La révolte populaire qui secoue la Biélorussie depuis le mois d’août et la réélection contestée d’Alexandre Loukachenko sont d’abord une histoire de femmes ! C’est un aspect fondamental du mouvement. Non seulement, la cheffe de file de l’opposition est une femme, Svetlana Tikhanovskaïa, mais deux autres figures féminines émergent à ses côtés : Maria Kolesnikova et Veronika Tsepkalo. Un trio d’opposantes, donc. Mais au-delà des meneuses, on est frappés par la présence massive des femmes biélorusses dans les cortèges. Des femmes souvent vêtues de blanc, avec des fleurs à la main, qui ont contribué à pacifier le mouvement, à limiter la confrontation avec les forces de l’ordre. Une stratégie qui a en partie coupé court à la volonté du régime de réprimer brutalement la contestation.

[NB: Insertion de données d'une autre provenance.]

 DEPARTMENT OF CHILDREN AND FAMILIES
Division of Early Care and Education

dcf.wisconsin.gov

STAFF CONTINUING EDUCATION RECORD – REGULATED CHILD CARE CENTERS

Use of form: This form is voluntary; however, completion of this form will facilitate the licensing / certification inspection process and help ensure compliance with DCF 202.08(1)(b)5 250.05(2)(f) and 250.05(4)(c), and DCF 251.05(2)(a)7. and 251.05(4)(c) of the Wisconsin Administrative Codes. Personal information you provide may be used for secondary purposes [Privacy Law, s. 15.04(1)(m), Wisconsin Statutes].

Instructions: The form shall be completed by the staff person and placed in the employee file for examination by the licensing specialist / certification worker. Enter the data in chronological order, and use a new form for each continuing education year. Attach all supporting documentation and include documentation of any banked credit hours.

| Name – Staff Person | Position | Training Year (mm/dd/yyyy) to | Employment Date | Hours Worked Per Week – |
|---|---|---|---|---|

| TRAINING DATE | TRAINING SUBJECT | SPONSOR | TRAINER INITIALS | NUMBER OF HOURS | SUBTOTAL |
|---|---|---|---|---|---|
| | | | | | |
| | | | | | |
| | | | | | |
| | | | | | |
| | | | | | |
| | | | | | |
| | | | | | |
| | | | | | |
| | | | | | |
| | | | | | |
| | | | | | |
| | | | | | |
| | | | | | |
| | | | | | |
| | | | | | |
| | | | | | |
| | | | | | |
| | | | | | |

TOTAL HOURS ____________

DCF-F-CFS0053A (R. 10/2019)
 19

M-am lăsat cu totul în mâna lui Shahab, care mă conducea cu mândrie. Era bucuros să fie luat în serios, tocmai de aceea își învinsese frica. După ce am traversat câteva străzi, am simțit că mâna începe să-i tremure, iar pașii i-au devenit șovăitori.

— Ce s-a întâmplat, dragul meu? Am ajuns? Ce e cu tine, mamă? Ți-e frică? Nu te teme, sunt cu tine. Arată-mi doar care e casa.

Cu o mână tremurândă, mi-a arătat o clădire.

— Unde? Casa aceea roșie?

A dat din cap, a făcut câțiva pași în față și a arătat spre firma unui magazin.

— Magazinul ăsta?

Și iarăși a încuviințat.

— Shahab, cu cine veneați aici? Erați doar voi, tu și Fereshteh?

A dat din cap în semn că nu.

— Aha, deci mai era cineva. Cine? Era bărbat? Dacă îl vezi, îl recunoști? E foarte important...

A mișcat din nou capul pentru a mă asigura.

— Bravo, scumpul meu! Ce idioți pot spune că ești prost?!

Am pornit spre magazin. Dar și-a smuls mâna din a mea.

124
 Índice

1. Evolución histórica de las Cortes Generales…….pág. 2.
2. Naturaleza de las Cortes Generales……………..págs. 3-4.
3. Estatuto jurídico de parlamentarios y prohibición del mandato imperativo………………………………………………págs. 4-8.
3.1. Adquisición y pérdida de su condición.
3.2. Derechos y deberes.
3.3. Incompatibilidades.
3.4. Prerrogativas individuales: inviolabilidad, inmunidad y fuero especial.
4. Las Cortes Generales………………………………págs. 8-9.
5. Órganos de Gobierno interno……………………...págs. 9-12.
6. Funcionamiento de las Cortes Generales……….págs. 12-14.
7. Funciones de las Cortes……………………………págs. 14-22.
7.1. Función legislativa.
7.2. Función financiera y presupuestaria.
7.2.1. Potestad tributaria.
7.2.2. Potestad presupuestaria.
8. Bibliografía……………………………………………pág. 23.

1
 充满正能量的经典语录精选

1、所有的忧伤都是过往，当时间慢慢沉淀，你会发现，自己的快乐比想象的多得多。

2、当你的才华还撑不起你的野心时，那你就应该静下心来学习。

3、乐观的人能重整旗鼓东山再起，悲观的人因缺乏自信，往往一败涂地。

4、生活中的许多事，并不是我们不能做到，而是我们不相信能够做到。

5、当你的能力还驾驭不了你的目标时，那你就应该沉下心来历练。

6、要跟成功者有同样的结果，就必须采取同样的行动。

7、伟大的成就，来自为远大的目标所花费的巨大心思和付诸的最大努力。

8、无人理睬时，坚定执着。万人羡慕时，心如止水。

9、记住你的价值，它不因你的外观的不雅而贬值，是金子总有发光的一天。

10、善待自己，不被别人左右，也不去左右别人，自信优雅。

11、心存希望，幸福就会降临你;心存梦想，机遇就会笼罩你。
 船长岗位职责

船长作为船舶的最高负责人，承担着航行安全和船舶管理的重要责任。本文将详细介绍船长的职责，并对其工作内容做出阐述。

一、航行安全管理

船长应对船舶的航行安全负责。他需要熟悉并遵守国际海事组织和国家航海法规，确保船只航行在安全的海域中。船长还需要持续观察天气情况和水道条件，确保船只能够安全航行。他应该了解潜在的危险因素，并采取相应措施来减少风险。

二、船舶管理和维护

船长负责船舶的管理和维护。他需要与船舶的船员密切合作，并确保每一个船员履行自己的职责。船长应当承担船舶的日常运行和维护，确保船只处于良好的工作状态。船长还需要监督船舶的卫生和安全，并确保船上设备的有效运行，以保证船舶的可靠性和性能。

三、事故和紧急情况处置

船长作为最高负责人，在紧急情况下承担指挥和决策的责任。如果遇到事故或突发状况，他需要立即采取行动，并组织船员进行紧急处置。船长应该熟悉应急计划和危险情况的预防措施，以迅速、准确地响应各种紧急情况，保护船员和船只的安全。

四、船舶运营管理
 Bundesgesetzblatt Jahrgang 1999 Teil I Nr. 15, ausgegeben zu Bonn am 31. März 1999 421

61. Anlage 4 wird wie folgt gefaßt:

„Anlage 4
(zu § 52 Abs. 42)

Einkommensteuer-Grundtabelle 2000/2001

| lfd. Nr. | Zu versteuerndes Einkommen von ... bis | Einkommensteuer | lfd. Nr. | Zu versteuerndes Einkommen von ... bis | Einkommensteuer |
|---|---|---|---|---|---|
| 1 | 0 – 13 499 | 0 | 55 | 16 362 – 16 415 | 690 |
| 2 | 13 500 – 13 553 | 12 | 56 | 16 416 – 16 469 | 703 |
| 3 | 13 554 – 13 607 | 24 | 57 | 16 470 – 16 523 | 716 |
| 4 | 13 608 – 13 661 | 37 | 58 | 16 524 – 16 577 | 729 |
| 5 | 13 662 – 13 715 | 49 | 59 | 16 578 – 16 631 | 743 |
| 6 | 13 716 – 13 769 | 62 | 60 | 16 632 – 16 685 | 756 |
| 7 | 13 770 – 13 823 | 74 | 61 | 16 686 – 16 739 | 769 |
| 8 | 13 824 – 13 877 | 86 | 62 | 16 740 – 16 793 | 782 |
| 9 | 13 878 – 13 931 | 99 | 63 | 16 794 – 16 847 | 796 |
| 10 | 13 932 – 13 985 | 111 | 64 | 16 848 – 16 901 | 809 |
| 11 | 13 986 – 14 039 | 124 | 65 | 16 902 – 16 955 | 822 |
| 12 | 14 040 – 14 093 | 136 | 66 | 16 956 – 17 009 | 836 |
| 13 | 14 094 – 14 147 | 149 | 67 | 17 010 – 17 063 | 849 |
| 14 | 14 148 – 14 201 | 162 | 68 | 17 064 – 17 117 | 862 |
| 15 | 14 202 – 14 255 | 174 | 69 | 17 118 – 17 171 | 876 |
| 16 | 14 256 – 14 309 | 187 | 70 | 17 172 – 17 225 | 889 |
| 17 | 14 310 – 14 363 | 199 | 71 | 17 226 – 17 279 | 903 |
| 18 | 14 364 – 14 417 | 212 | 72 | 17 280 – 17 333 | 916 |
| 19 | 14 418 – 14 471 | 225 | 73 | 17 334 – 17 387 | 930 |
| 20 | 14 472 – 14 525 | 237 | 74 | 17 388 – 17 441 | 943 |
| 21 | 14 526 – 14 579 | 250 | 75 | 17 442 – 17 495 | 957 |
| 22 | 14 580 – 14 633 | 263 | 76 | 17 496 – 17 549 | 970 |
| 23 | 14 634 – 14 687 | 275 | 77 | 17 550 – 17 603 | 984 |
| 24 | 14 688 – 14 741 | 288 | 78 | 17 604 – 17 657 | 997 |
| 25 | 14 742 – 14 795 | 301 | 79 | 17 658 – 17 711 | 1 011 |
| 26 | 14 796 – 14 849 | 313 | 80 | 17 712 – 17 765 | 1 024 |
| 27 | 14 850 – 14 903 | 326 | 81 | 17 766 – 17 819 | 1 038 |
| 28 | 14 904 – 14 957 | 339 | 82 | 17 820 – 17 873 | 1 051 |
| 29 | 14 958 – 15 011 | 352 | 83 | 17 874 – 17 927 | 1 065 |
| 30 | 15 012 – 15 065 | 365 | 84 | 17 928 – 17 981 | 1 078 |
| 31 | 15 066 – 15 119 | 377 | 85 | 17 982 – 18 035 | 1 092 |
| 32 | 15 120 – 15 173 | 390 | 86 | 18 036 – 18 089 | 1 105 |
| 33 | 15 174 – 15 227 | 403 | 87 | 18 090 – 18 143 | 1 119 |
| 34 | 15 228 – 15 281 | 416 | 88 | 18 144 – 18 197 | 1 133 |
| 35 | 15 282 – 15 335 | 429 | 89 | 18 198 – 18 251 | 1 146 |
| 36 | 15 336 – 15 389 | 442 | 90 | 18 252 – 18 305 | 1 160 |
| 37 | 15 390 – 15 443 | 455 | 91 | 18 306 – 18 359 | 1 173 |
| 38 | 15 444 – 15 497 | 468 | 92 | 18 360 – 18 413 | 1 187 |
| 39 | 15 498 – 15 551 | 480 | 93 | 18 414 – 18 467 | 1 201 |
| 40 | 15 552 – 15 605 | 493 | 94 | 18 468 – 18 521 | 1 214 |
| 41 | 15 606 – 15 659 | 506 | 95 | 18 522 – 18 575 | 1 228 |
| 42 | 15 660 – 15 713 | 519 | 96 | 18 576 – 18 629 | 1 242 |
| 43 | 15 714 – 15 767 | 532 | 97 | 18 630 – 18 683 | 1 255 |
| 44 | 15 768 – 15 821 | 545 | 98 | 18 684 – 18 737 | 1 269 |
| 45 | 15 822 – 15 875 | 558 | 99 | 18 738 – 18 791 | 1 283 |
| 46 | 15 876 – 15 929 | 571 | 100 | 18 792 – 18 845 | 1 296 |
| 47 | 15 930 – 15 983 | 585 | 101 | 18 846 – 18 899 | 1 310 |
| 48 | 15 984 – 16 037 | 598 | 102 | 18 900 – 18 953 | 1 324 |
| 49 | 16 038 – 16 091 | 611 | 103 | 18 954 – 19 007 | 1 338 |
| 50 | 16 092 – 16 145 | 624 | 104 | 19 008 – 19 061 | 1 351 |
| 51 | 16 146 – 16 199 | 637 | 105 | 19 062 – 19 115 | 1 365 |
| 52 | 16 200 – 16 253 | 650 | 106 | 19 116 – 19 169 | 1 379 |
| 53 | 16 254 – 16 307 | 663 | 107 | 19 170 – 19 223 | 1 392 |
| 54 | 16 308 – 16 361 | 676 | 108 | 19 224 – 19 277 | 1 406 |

En Pologne aussi, les femmes sont dans la rue. Et là, le ton est plus guerrier ! Les femmes polonaises sont furieuses, face à une nouvelle tentative de restreindre le droit à l’avortement. Téléguidée par la PiS, le parti ultra-conservateur au pouvoir, la justice polonaise a tranché : l’IVG ne sera plus autorisée en cas de malformation du fœtus, ce qui revient à une quasi-interdiction de l’avortement. Cet arrêt du Tribunal constitutionnel a déclenché des manifestations massives depuis trois semaines. La "grève des femmes" a fini par payer : à l’heure où l'on se parle, la décision est gelée, le gouvernement a suspendu sa publication officielle. Le pouvoir est dans l’embarras, surpris par l’ampleur du mouvement, qui déborde désormais des seules revendications sur l’IVG. Il y a est aussi question des droits des femmes et des LGBT, et de la séparation entre l’Église et l’État. 

"Féministes" ou "protectrices"

Surtout, à la différence d’autres mouvements pro-avortement depuis 2016, celui-ci embarque dans son sillage des pans entiers de la société polonaise, ainsi que des minorités : les femmes ukrainiennes notamment – il y a plus de 1 million d’Ukrainiens qui se sont réfugiés en Pologne ces dernières années. Cettte minorité se tenait jusqu’ici à l’écart, mais cette fois, les femmes ukrainiennes sont aussi dans la rue. Tout cela conduit certains à voir les prémices d’une révolution féministe qui serait sur le point d’émerger en Pologne

À l’inverse, en Biélorussie… les femmes qui manifestent contre Loukachenko ne se revendiquent pas comme "féministes" mais plutôt comme des "protectrices", qui feraient en quelque sorte écran entre les contestataires et la police. Les chefs de file du mouvement affirment n’avoir aucune ambition politique personnelle. Elles disent se battre avant tout pour leurs familles et leurs enfants.

Remarquez d’ailleurs que parmi ce trio d’opposantes, toutes se sont d’abord engagées au nom de leurs compagnons, eux-mêmes emprisonnés ou mis hors jeu par le régime de Minsk. Alexandre Loukachenko ne s’est pas méfié de ces femmes arrivées à la tête de l’opposition. Il a pensé qu’il serait suffisant de mettre à l’écart les opposants hommes qui le dérangeaient. Vieux réflexe macho ! Aujourd’hui, Loukachenko a beau les qualifier de "pauvres filles qui ne comprennent rien", il se retrouve débordé. 

Ce mouvement des femmes biélorusses – même s’il n’a pas du tout les mêmes ressorts qu’en Pologne, pas les mêmes racines historiques, pas les mêmes revendications non plus – pourrait bien, là aussi, aboutir à ce que les femmes occupent une place plus importante dans la Biélorussie de demain.